[BEGIN Data listing]

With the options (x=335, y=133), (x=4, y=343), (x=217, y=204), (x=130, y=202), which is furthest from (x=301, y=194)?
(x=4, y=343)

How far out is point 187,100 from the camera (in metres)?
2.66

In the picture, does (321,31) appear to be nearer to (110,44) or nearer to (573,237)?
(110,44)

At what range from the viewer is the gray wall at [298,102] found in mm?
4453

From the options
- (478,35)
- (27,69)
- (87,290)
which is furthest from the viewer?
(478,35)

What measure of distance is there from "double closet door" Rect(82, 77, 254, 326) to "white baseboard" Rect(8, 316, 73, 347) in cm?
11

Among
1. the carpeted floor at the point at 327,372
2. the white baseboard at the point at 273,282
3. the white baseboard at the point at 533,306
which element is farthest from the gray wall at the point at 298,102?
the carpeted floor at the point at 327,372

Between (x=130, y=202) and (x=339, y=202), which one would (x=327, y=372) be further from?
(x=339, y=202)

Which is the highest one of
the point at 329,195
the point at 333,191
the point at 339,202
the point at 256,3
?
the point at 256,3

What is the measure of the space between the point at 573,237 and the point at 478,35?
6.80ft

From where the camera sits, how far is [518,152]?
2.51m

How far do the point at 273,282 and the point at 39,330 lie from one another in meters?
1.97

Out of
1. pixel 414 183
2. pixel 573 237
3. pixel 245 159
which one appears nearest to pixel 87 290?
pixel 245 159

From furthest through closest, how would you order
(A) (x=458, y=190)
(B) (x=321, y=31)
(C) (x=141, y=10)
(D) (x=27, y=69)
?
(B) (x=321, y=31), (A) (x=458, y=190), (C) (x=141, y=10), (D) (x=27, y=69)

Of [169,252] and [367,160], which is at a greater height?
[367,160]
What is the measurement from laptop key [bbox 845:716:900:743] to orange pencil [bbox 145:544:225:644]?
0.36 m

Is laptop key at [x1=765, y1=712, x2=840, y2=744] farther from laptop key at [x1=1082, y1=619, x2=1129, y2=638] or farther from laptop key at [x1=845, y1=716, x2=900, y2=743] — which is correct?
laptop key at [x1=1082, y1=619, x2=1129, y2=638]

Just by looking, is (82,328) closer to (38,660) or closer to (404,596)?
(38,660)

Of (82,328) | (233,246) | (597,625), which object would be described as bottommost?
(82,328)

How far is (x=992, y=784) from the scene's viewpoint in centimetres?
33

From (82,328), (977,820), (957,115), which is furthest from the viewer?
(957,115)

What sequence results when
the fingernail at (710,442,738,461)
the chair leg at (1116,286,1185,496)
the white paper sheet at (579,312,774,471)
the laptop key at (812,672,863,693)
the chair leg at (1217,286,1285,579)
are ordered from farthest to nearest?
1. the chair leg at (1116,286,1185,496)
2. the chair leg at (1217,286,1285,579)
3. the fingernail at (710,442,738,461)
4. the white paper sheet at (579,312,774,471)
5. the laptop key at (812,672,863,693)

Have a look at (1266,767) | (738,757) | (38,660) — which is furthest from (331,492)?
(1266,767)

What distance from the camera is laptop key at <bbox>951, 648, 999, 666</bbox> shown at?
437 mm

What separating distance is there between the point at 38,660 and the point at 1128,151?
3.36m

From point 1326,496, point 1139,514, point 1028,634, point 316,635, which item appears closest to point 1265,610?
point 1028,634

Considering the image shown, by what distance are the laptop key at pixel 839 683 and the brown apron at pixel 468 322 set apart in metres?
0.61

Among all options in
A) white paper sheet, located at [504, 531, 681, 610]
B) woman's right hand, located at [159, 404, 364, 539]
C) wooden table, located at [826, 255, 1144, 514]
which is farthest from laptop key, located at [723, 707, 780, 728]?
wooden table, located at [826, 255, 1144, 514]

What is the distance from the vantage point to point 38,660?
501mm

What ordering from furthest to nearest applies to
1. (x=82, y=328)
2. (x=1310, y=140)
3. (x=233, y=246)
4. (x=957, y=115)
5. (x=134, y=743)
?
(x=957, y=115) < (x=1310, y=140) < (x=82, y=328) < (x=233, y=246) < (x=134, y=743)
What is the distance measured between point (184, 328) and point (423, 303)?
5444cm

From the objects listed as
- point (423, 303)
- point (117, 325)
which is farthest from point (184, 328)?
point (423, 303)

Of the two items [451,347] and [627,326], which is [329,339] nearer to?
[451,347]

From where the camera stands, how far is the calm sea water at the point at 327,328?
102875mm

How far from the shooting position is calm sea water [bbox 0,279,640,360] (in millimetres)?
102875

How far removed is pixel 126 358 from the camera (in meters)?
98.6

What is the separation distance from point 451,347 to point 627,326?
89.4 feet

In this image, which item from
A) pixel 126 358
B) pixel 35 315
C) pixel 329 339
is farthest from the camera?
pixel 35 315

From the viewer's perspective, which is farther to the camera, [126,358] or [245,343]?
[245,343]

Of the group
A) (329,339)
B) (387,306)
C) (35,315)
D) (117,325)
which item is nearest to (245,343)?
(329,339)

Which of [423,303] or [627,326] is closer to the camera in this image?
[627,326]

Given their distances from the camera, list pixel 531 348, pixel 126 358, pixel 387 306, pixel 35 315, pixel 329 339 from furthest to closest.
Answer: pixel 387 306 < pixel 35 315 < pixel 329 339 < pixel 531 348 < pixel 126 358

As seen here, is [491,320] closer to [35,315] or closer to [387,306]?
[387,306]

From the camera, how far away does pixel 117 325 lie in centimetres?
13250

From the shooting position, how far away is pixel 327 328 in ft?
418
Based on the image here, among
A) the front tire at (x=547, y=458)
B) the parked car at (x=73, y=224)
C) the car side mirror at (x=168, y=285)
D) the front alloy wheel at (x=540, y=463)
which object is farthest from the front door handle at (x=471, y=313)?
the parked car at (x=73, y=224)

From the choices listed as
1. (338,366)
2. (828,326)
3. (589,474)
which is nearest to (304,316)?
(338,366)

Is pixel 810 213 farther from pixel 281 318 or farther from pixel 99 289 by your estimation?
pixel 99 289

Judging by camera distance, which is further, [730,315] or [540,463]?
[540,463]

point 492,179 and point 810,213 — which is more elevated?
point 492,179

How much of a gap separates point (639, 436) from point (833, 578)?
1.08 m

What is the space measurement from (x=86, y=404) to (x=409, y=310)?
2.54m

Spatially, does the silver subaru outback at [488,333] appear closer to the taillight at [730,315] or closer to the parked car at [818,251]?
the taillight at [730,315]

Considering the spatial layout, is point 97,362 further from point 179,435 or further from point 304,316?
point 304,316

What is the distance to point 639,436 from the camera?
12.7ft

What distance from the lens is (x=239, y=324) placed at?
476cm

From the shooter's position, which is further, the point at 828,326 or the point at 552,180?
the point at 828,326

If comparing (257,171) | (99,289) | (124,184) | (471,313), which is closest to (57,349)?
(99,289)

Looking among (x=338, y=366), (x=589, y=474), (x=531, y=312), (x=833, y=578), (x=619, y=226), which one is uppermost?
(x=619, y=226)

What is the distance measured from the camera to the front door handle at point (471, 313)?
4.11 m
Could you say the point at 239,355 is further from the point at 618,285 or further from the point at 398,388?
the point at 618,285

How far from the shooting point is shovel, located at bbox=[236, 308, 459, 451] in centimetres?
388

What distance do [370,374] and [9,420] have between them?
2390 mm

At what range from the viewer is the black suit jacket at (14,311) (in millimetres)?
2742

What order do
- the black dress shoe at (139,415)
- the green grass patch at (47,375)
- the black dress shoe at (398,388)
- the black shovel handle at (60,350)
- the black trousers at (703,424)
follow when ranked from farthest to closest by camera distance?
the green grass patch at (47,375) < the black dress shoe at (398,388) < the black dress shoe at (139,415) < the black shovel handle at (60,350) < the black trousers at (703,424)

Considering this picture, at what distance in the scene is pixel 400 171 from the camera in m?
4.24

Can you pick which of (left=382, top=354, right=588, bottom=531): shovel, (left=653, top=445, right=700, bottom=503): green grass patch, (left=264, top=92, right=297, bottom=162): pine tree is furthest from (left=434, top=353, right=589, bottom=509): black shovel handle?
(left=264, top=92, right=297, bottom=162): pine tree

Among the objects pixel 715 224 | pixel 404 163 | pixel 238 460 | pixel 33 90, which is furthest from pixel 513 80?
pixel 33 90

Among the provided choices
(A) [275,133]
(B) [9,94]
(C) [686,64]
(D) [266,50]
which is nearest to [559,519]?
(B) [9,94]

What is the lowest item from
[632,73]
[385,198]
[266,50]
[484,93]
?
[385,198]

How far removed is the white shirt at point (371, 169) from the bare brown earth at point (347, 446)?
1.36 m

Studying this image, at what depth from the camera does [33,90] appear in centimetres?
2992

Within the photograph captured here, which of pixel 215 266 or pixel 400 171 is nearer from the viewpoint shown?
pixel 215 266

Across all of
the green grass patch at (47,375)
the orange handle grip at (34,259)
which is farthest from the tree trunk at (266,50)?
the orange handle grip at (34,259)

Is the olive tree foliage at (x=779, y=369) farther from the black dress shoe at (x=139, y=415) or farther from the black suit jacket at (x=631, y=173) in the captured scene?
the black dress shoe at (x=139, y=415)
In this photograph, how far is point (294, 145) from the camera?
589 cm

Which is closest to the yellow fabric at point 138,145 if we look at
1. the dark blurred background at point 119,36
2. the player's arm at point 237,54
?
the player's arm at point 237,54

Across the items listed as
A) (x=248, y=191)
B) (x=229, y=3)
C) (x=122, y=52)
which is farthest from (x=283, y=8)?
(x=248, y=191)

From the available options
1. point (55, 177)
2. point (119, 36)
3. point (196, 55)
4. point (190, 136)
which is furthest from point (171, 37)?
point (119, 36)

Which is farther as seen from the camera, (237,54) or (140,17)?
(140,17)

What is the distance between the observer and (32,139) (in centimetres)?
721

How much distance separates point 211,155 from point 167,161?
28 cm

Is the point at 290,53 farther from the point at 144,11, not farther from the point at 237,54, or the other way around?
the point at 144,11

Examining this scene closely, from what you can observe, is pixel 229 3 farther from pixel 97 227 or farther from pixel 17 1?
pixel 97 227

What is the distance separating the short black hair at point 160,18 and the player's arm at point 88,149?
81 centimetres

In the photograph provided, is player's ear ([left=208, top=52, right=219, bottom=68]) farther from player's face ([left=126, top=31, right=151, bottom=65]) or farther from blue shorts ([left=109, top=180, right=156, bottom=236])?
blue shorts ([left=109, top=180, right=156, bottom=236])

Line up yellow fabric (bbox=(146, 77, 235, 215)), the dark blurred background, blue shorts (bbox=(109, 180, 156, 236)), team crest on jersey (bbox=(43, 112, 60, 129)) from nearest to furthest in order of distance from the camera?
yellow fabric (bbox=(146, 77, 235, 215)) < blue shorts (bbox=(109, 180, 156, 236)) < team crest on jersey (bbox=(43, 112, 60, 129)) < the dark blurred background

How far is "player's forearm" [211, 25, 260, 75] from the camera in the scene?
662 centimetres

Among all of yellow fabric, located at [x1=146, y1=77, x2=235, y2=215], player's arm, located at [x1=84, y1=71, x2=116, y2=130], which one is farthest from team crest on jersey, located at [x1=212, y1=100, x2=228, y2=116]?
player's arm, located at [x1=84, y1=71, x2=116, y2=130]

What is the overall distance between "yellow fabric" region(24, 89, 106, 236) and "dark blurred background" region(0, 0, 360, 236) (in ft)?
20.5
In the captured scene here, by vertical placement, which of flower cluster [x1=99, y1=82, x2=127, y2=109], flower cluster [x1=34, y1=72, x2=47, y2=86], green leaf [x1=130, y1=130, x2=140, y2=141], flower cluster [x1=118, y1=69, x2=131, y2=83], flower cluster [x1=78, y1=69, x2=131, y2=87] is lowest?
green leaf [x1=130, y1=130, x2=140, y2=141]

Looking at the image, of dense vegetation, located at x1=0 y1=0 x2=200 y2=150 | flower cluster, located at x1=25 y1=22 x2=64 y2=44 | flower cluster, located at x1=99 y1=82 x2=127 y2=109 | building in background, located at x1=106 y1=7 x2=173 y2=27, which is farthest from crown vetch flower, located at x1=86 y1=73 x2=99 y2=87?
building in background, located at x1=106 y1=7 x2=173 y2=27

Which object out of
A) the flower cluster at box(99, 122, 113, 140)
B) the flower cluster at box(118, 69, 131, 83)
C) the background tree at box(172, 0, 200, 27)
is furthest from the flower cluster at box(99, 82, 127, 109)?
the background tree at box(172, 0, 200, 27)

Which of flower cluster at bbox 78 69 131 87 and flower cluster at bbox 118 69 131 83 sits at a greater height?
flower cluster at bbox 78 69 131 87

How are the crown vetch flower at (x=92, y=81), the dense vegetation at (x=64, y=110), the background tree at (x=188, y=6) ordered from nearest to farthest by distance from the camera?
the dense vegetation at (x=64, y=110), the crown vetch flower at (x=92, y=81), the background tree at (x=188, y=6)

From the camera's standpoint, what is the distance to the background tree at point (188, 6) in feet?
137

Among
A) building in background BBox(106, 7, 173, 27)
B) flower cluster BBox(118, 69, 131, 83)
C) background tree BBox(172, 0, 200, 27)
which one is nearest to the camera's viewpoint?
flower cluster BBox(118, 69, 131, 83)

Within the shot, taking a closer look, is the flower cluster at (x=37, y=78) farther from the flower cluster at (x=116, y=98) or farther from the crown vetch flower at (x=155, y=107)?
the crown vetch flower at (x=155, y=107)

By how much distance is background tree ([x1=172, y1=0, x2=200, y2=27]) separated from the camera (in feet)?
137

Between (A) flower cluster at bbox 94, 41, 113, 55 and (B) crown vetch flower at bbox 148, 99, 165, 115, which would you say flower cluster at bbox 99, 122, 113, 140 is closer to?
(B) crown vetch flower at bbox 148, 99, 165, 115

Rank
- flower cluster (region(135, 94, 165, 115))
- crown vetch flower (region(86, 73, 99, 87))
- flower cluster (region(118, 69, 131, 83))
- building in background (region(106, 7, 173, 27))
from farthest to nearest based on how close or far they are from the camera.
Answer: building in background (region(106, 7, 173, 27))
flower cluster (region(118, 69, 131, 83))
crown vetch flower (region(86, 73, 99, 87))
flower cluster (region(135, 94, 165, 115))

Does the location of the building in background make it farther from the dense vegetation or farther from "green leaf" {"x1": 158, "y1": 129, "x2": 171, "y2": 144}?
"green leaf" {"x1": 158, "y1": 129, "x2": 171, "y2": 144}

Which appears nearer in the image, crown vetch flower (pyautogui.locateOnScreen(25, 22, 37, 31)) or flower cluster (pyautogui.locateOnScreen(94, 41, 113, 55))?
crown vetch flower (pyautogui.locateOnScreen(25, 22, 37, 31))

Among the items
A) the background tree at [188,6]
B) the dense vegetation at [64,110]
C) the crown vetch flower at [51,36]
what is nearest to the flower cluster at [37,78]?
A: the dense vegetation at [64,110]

[END Data listing]

> _What the task requires_:
Locate "Does the location" in the material, then quote the line that contains it and all lines after it through the final one.

> _Exercise result_:
Does the location of the building in background make it farther from the dense vegetation or farther from "green leaf" {"x1": 158, "y1": 129, "x2": 171, "y2": 144}?
"green leaf" {"x1": 158, "y1": 129, "x2": 171, "y2": 144}

Which appears nearer in the image, crown vetch flower (pyautogui.locateOnScreen(25, 22, 37, 31)) or flower cluster (pyautogui.locateOnScreen(94, 41, 113, 55))?
crown vetch flower (pyautogui.locateOnScreen(25, 22, 37, 31))

Among the items
A) the background tree at [188,6]
B) the dense vegetation at [64,110]
C) the crown vetch flower at [51,36]
what is nearest to the flower cluster at [37,78]?
A: the dense vegetation at [64,110]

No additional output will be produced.